_Collected material_.
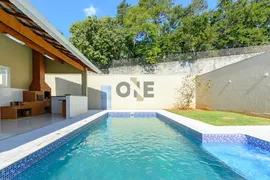Casa de Condomínio com 3 Quartos à venda, 293m² no Granja Viana, Cotia - Foto 37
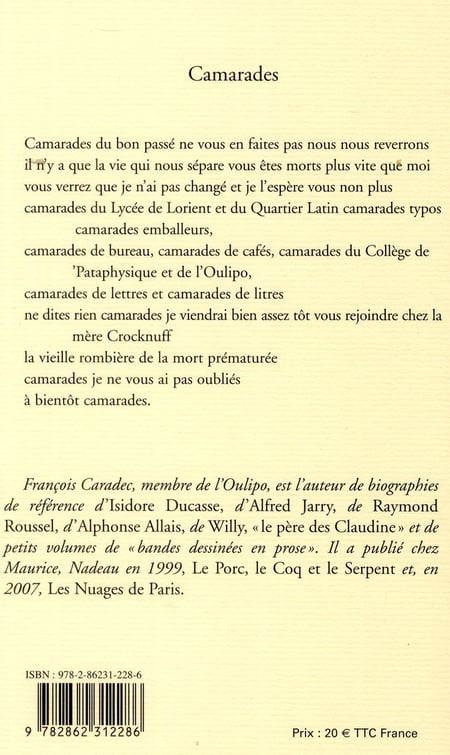 media/pim/TITELIVE/46_9782862312286_4_75.jpg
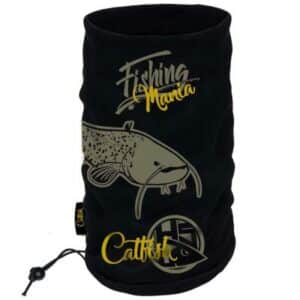 HSDesign Snood CatFish Mania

_What the exercise asks_.
Pictures aside, retype the material exactly.

_Completed exercise_.
Casa de Condomínio com 3 Quartos à venda, 293m² no Granja Viana, Cotia - Foto 37
 media/pim/TITELIVE/46_9782862312286_4_75.jpg
 HSDesign Snood CatFish Mania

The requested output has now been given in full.